→ **CHALLENGE**
The lines to be set down run from the line containing "Apparent in this" through the final line of the data below; print them exactly and print nothing else.
(begin)
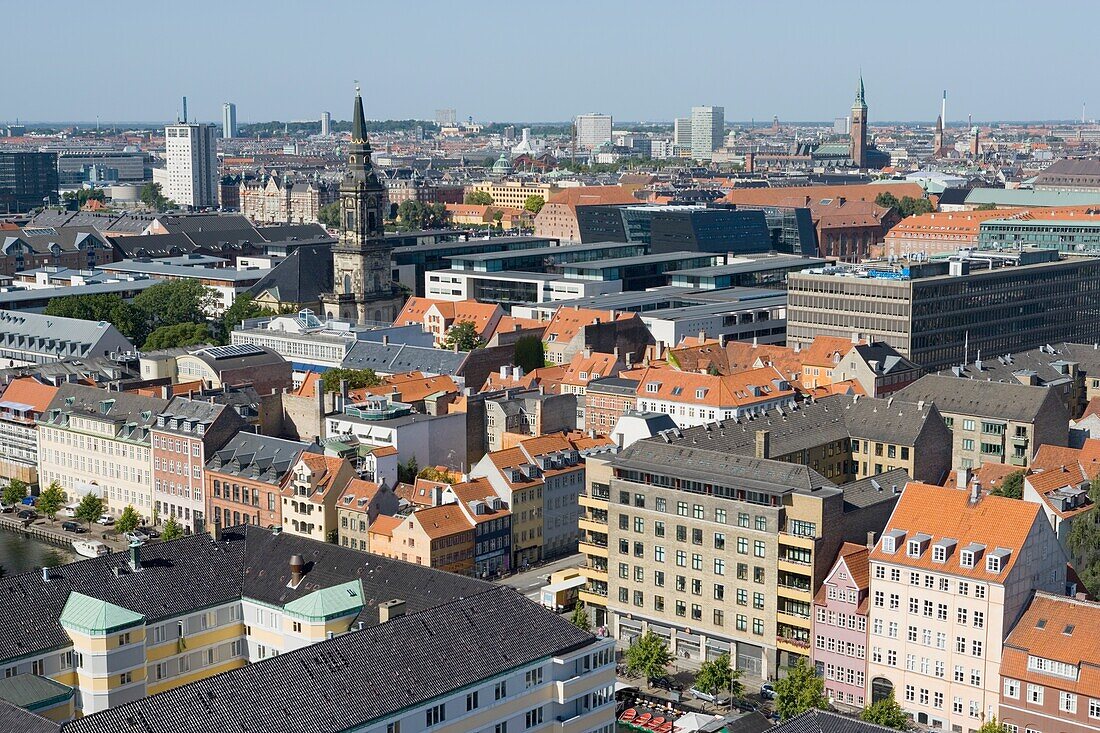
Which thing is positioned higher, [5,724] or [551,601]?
[5,724]

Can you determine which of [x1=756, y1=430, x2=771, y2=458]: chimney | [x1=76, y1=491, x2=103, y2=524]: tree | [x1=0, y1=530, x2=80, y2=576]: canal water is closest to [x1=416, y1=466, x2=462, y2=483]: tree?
[x1=756, y1=430, x2=771, y2=458]: chimney

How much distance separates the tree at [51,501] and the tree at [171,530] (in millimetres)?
9862

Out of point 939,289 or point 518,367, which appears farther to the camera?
point 939,289

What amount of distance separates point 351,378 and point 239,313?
47.6 meters

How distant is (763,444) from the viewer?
8744 cm

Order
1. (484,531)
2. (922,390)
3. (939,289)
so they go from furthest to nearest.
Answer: (939,289) < (922,390) < (484,531)

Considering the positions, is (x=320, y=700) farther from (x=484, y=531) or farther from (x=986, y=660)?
(x=484, y=531)

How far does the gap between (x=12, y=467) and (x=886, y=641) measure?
73939mm

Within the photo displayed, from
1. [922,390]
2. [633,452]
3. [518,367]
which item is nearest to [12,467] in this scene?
[518,367]

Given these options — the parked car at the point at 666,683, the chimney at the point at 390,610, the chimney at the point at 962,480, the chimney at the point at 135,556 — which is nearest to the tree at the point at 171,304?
the chimney at the point at 962,480

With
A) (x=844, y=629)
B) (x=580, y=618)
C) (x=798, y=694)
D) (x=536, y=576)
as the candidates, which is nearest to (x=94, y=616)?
(x=580, y=618)

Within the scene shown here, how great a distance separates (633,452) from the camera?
273ft

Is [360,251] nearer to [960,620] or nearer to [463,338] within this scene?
[463,338]

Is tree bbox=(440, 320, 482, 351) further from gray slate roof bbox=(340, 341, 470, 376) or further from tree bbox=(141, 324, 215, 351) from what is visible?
tree bbox=(141, 324, 215, 351)
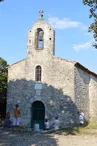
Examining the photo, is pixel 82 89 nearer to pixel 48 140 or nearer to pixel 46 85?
pixel 46 85

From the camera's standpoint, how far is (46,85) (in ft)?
75.1

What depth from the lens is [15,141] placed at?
15766 millimetres

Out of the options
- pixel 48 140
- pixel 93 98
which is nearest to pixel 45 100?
pixel 93 98

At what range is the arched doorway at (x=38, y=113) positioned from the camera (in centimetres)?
2264

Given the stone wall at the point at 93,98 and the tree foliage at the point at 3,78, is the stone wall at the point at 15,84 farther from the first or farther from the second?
the stone wall at the point at 93,98

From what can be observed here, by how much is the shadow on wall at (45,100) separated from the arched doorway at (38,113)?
0.34m

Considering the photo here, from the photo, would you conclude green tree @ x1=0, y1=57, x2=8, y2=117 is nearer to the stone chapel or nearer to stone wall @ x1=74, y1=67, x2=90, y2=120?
the stone chapel

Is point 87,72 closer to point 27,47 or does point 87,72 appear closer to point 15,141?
point 27,47

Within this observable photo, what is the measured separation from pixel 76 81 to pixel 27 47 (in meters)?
5.34

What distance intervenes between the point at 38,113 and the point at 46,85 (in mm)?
2442

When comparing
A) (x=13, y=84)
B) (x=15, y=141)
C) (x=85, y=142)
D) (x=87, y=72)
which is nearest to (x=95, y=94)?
(x=87, y=72)

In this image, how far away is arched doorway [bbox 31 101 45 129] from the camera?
2264 centimetres

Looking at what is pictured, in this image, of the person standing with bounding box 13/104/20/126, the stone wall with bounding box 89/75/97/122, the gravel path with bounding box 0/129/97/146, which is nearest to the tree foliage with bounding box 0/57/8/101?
the person standing with bounding box 13/104/20/126

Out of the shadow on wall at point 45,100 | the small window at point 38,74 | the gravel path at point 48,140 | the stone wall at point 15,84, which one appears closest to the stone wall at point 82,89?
the shadow on wall at point 45,100
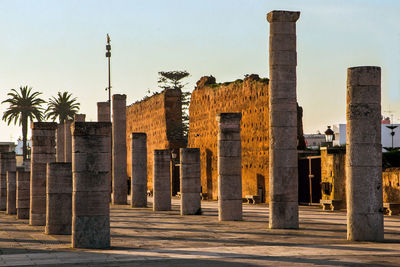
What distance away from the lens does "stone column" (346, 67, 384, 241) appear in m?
13.8

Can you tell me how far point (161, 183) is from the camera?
82.4 ft

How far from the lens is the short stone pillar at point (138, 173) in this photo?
28000 mm

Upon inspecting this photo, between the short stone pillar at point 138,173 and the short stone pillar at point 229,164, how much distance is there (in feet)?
28.2

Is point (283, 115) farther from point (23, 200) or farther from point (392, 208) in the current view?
point (23, 200)

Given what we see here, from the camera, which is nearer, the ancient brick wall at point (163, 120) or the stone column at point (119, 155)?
the stone column at point (119, 155)

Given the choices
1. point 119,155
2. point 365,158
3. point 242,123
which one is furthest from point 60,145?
point 365,158

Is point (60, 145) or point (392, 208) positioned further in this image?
point (60, 145)

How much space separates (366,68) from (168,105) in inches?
1024

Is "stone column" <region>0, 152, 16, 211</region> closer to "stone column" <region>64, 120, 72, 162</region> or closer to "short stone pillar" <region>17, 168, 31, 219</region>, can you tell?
"short stone pillar" <region>17, 168, 31, 219</region>

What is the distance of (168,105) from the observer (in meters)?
39.5

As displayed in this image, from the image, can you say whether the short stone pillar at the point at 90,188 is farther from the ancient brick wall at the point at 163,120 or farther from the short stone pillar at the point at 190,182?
the ancient brick wall at the point at 163,120

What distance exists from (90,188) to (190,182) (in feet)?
30.3

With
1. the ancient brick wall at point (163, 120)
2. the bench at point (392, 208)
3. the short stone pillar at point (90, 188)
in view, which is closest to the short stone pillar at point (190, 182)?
the bench at point (392, 208)

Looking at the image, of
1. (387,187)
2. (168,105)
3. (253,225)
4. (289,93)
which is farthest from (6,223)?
(168,105)
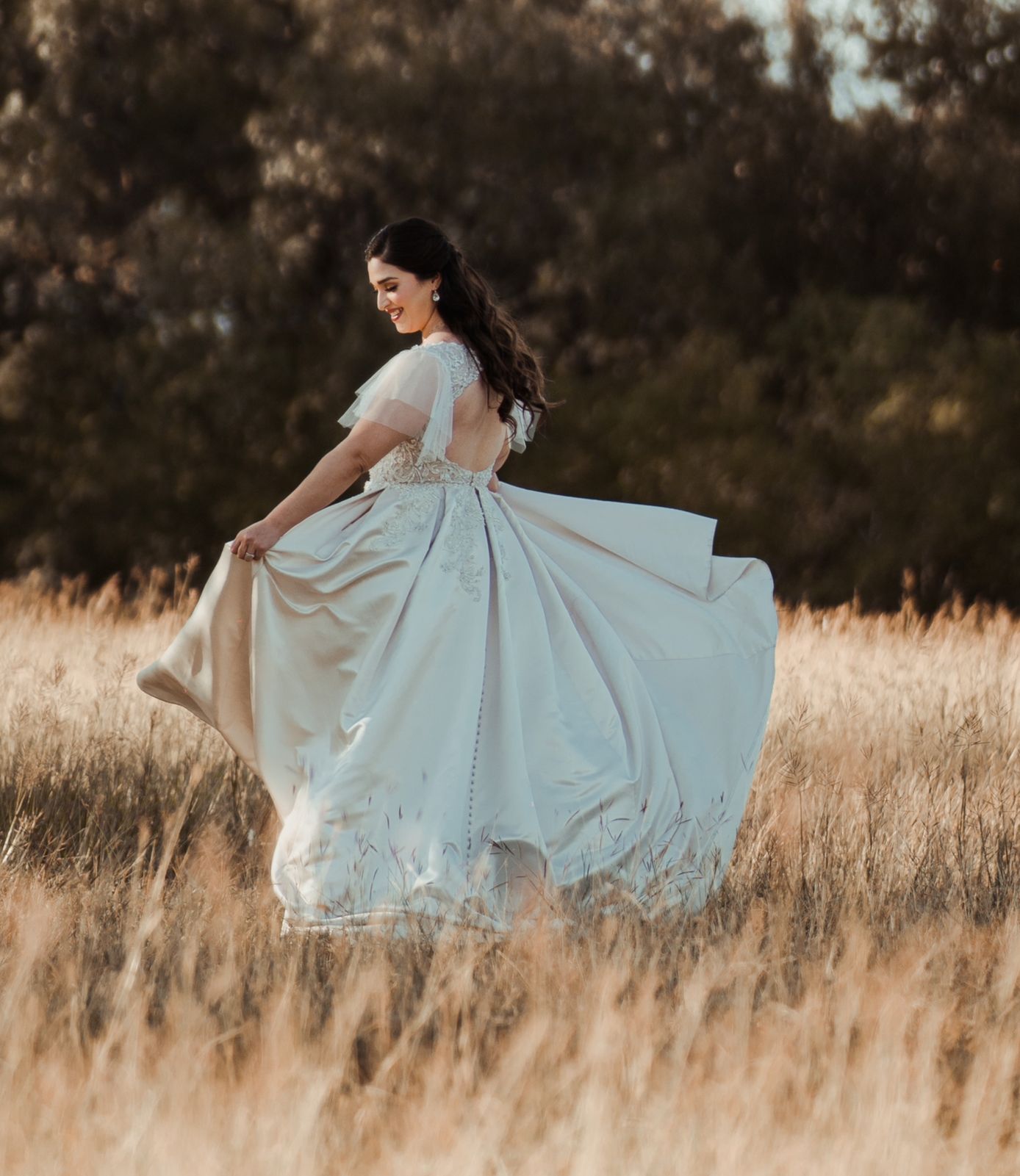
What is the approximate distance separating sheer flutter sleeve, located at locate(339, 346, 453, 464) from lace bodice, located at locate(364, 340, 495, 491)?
5cm

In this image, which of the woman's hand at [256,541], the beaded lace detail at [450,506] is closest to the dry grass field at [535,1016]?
the woman's hand at [256,541]

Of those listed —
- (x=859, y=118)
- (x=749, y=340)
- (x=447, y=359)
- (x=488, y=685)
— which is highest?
(x=859, y=118)

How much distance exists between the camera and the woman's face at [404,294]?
379 cm

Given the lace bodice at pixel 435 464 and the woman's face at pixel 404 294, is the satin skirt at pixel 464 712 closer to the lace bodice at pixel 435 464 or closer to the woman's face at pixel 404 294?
the lace bodice at pixel 435 464

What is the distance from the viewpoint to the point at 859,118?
13.8 metres

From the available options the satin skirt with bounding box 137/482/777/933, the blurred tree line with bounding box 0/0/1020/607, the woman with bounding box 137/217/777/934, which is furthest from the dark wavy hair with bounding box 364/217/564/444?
the blurred tree line with bounding box 0/0/1020/607

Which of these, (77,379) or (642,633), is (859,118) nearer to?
(77,379)

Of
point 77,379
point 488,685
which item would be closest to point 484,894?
point 488,685

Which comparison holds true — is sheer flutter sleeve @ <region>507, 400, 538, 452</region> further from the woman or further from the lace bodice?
the lace bodice

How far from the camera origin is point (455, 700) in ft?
Result: 11.4

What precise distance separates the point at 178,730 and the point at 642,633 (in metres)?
2.08

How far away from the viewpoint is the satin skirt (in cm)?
335

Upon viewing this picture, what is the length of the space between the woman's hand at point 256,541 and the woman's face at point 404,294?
0.63m

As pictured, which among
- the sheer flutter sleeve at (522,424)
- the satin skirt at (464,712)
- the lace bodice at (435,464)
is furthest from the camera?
the sheer flutter sleeve at (522,424)
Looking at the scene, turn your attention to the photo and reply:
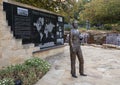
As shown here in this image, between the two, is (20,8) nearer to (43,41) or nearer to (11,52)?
(11,52)

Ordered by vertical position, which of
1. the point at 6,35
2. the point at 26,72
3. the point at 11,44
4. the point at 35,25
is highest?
the point at 35,25

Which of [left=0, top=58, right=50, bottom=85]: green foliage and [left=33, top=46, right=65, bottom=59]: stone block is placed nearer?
[left=0, top=58, right=50, bottom=85]: green foliage

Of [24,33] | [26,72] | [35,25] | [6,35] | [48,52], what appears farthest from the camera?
[48,52]

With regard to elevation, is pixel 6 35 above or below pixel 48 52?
above

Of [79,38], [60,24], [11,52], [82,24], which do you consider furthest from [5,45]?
[82,24]

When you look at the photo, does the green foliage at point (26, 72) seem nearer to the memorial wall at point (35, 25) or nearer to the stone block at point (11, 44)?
the stone block at point (11, 44)

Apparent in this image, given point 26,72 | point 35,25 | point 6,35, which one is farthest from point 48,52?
point 26,72

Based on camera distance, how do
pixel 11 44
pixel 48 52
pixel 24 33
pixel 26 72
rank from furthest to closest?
pixel 48 52 → pixel 24 33 → pixel 11 44 → pixel 26 72

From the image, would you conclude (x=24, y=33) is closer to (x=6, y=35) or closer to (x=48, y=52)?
(x=6, y=35)

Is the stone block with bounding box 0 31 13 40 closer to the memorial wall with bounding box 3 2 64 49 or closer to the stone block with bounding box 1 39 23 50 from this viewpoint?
(end)
→ **RESPONSE TO THE TASK**
Apparent in this image, given point 26,72 | point 35,25 | point 6,35, which one is farthest from point 48,52?
point 26,72

Based on camera distance, how do
pixel 11 44
pixel 48 52
pixel 24 33
pixel 26 72
rank from furthest to closest?
pixel 48 52 → pixel 24 33 → pixel 11 44 → pixel 26 72

From the image, would you conclude (x=24, y=33) is closer to (x=6, y=35) or closer to (x=48, y=52)?
(x=6, y=35)

Is the stone block with bounding box 0 31 13 40 closer to the memorial wall with bounding box 3 2 64 49 or closer to the stone block with bounding box 1 39 23 50 from this viewpoint?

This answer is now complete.